====== Provided text ======
What is Bitcoin? how does it work?

Bitcoin is just like any other form of money. But the big difference is it doesn’t have any central authority governing the currency flow. Normal currency usually has respective governments and banks governing the currency flow.

To understand bitcoin first you need to understand the concept of ledger. Ledger is a piece of document that keeps track of a set of transactions. Let’s think there are 4 people sharing money between them. Let’s name them A, B, C and D. They may transfer money between each other multiple times during a certain period of time. But giving money at each time may be difficult. So what they can do is keep a ledger which keeps track of who gave money to whom. Then after a certain time, maybe a month they can look at the ledger and settle how much each other have to pay to whom. Ex.

In above ledger entries being added. So at the end of the month it can be calculated how each other gets and has to pay. Rather than paying money each time.

Now this is the concept of cryptocurrencies as well. But before converting this into cryptocurrency. We need to solve a few issues in the above model.

First thing is since this ledger is publicly available for A, B, C and D anyone can put any transaction to this. For example A can put B paid me 400 even though B didn’t didn’t pay me any. So to avoid this each transaction should be verified by payers signature. So ledger will look like this,

This is a digital signature in computer systems.

Next issue is what will if B copies above entities. That means copy and paste entry “A pays B 100 signOf(A)” to have multiple entries. Even though A only paid B one time. To avoid this we need to add a transaction id to each entry. Then the digital signature of each entry should also be unique. Using this we can make sure no one can forge transactions.

First let’s talk about these digital signatures. Usually in the real world signature is a unique item for each individual. But digital signatures in cryptocurrencies is different from that it changes from transaction to transaction even for a specific user. So they are more robust than real world signatures. Here we use a hash for the signature. To generate the hash we use hash functions.

Here each user has their own private key and public key pair. This private is used to generate the hash and public key is used to verify the hash. Private key has to be kept to yourself. Public key is shared between users. To generate a hash you need to call a hash function. Also you need to define a hash algorithm. Bitcoin uses the sha256 hashing algorithm. This is a very commonly used hash algorithm in many applications. So to generate the hash transaction message is used as well. It will look something similar to this.

hash = generateSha256Hash(transactionMessage, privateKey)

Hash is basically a bit stream. Here it will contain 256 bits. Once this is generated we can add it at the end of the transaction. Now for anyone to verify the transaction they have to call the verify function.

boolean verified = verify(transactionMessage, hash, publicKey)

This returns true / false value depending on the validity of the hash.
====== Dataset content ======
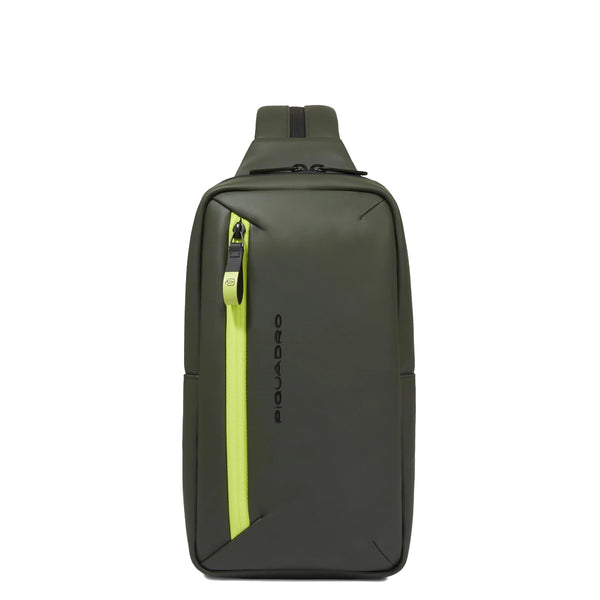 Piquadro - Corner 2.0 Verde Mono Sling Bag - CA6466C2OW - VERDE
======
Description of the task —
Name every argument passed to the verify function in the Bitcoin explainer.

Solution to this problem —
transactionMessage, hash, publicKey